Hide's corporatisation shocker




I’ve been saying for a while the Government’s agenda for Auckland is to corporatise our democracy and privatise our assets.  In 24 hours they have delivered on both.

Yesterday we had Rodney Hide announcing plans to loosen up the controls on privatisation of water services just two months after he and his National cronies denied any plans to privatise when they voted down my private member’s bill to protect Auckland’s assets.

And now I hear from concerned senior staff at the Auckland Transition Agency of the agency’s extreme corporatisation agenda for the super city. The plan, due to be announced on Monday after agency chair Mark Ford briefs mayors today, is to parcel almost all the functions of the new city into commercially-run ‘council controlled organisations’ (CCOs). The elected mayor and councillors will presumably turn up to work and eat their lunch. There will be nothing else for them to do.  Why would good people bother standing for office under this model?

Up to eight CCOs with their own boards and CEOs will run all the main city services including transport, water, stadiums, land development, and economic development. They are even planning to corporatise libraries and community houses.  A rump Auckland Council CEO will be left to administer things like human resources, public relations, IT and finance.

To make it even more difficult for elected representatives to exercise any kind of accountability, these CCOs will all report to a Council-owned holding company with its own CEO and board.

So you are a ratepayer. You get mad that the trains aren’t running on time.
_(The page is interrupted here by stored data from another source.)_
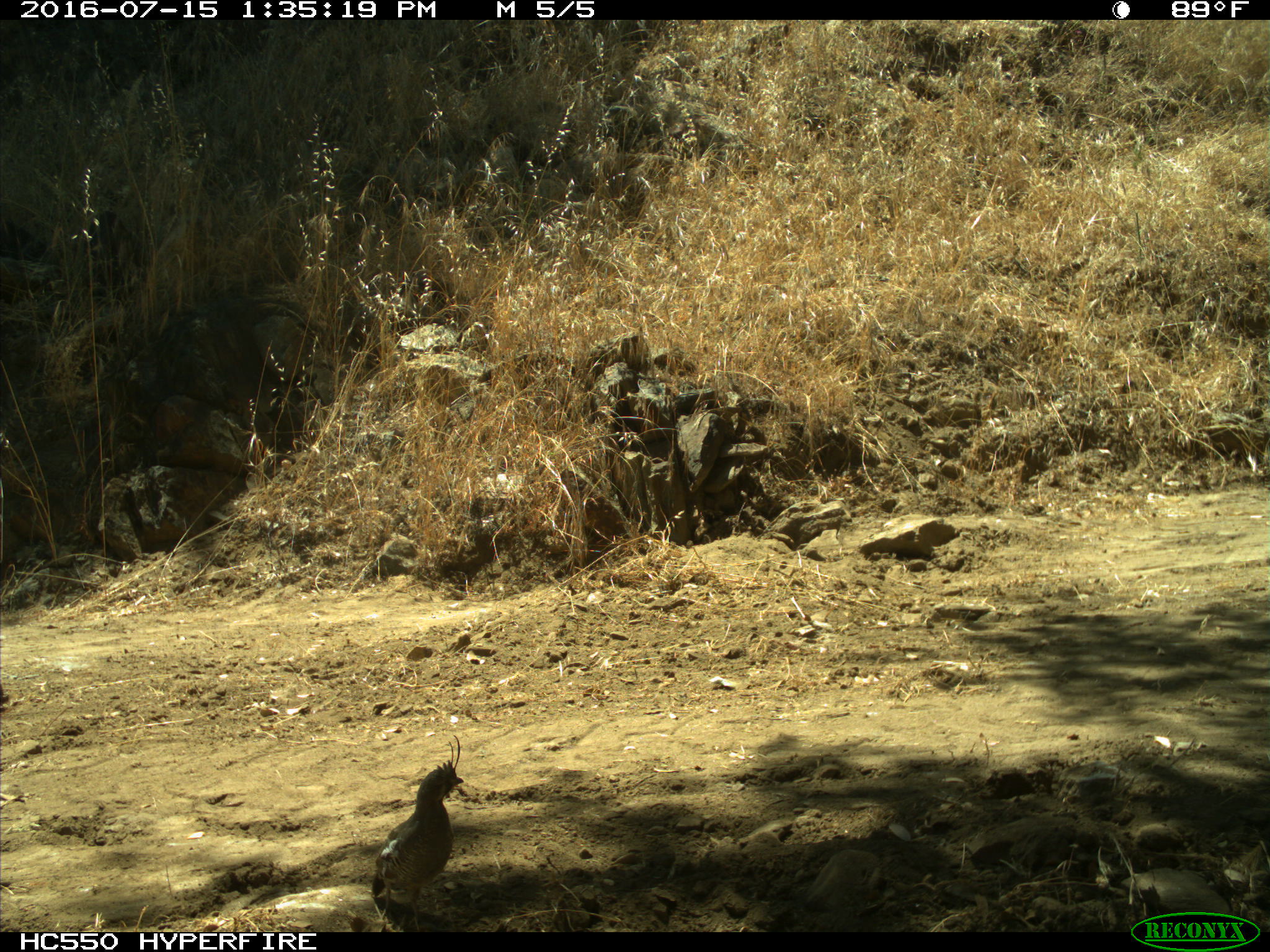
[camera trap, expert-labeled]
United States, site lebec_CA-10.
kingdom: Animalia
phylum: Chordata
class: Aves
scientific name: Aves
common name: birds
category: unidentified bird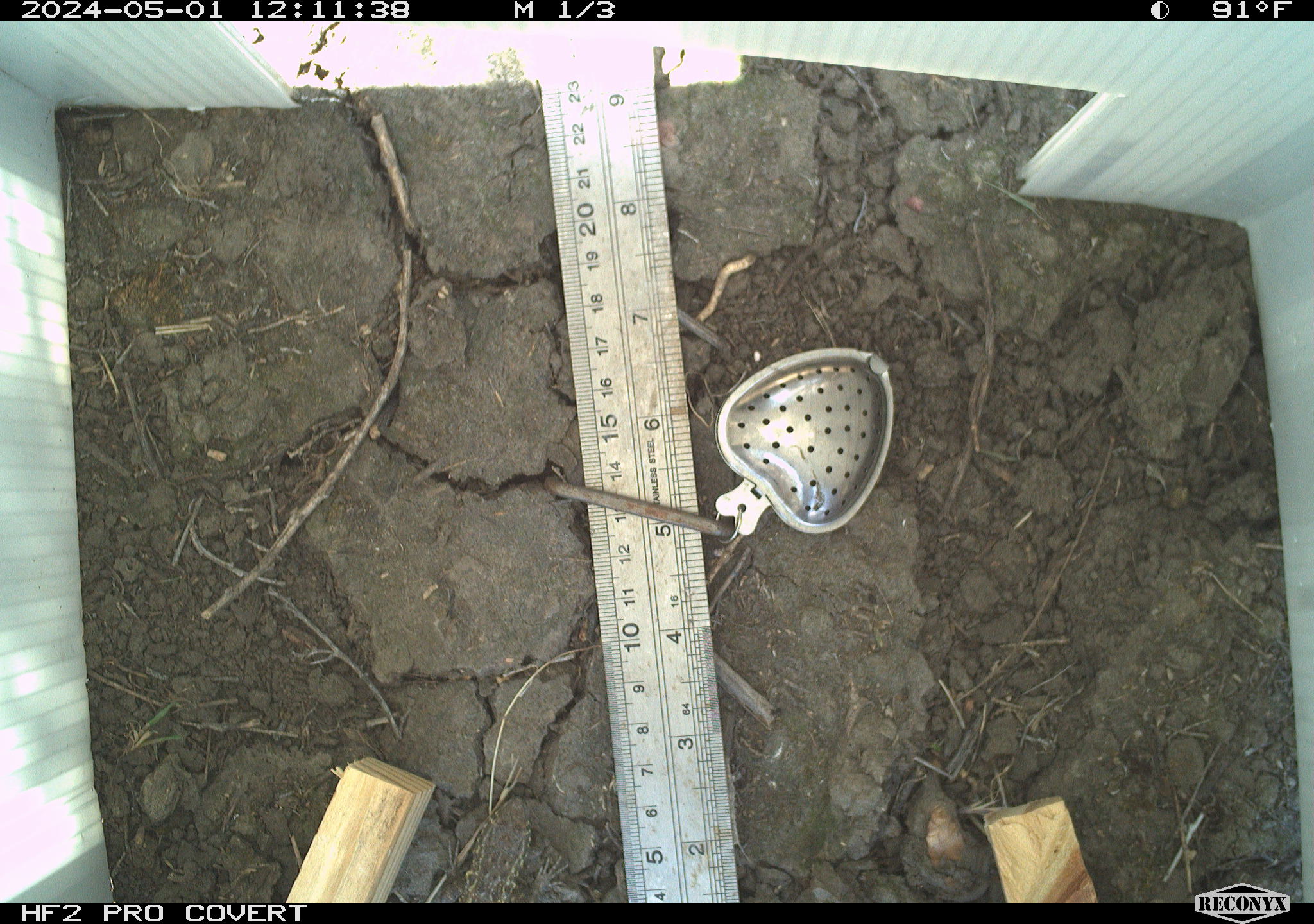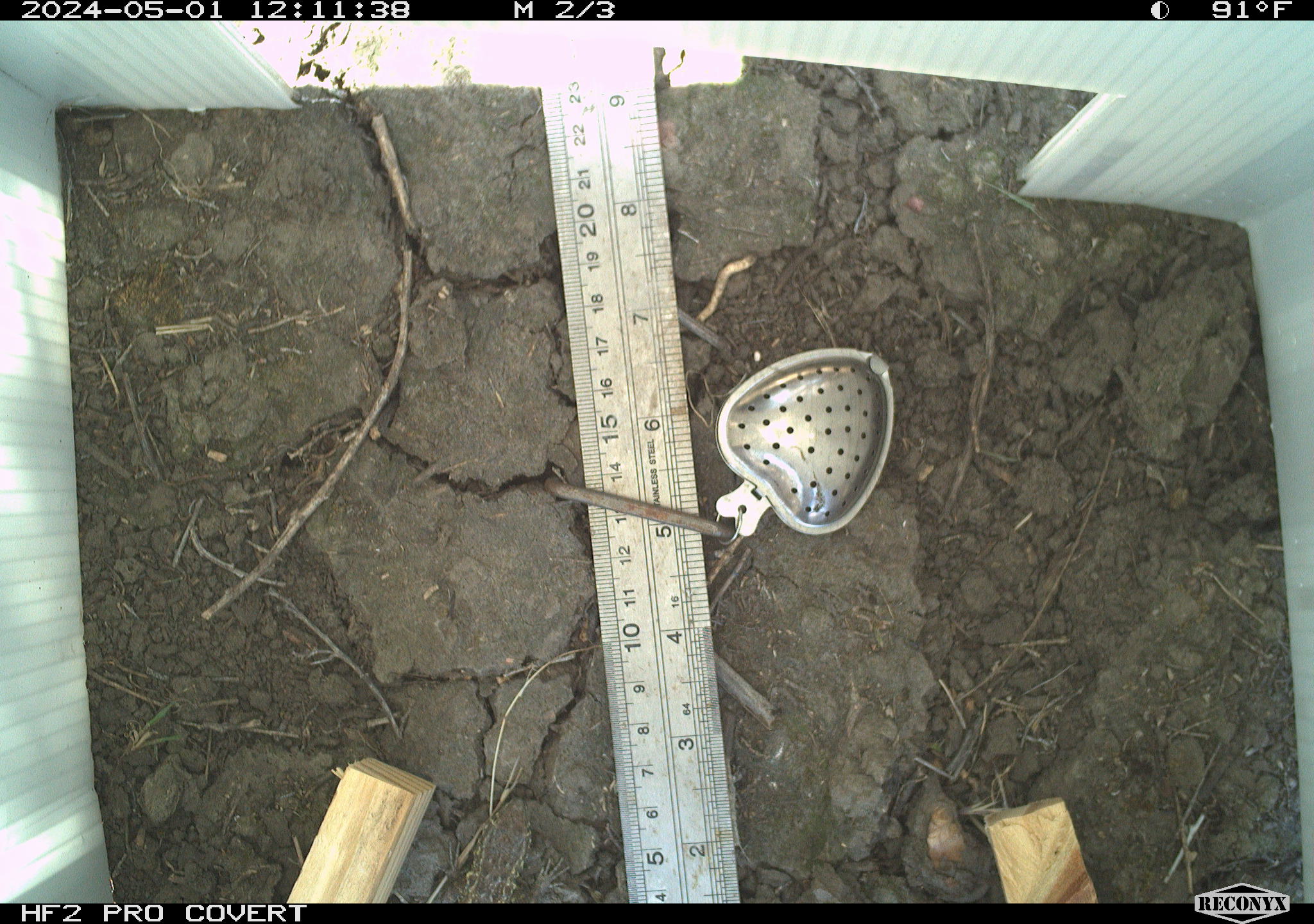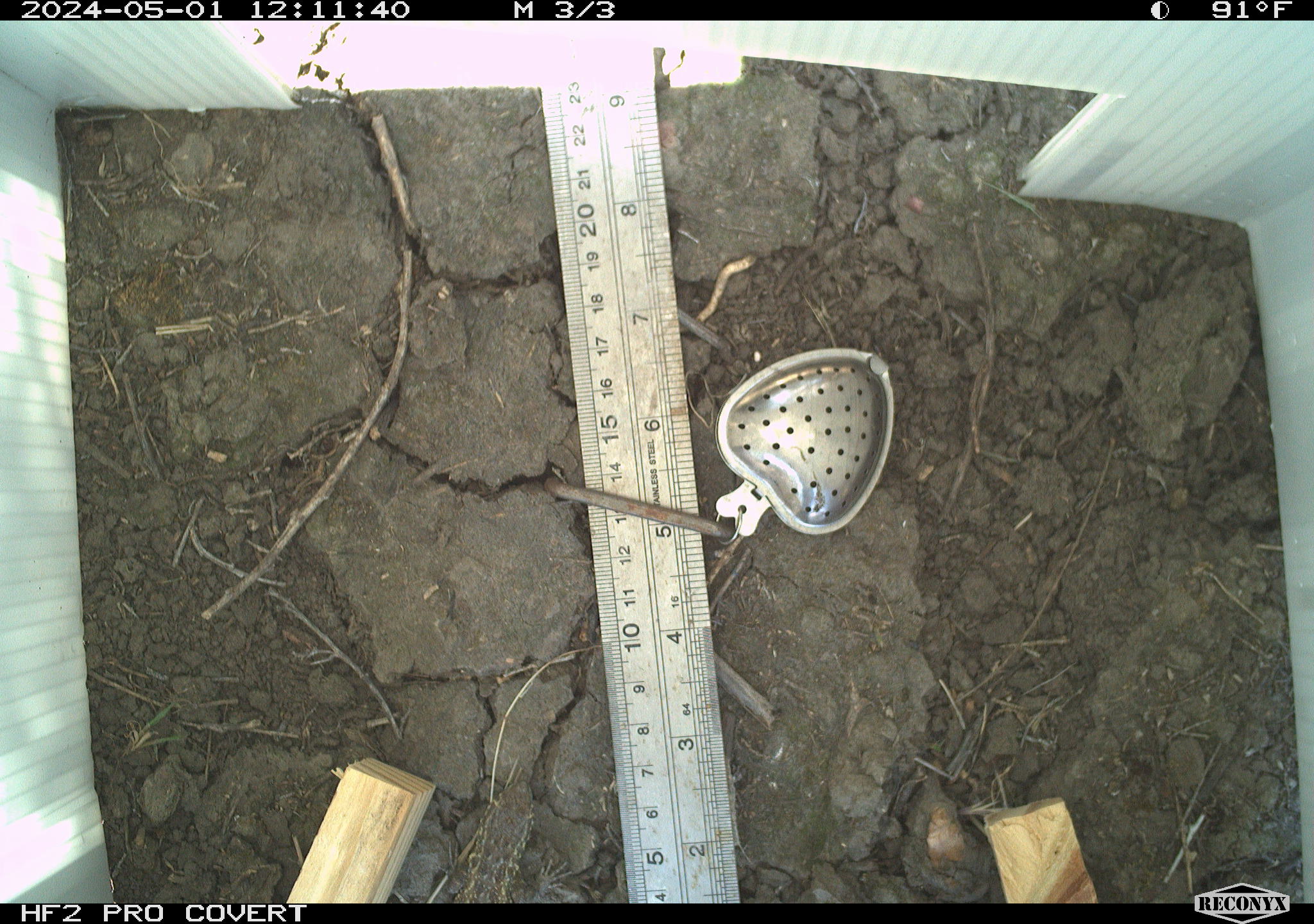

Or the footpath is not being maintained. You get on the phone to your local councillor. What is the councillor going to do? Talk to the Mayor? Talk to the Council CEO? Ask him or her to talk to the holding company CEO, and in turn ask him or her to talk to the CEO of the council controlled organisation, who in turn will probably have to talk to the contractor?

Get ready to spend a lot of time waiting on the end of a phone to the customer services call centre.

This Government is planning to run our country’s biggest city like a group of companies. But Auckland is not a private firm. It is a collection of communities.

A case can be made for the CCO model for certain activities where you might want to insulate from direct political control. But not the whole operation of our city. It is corporatisation gone mad.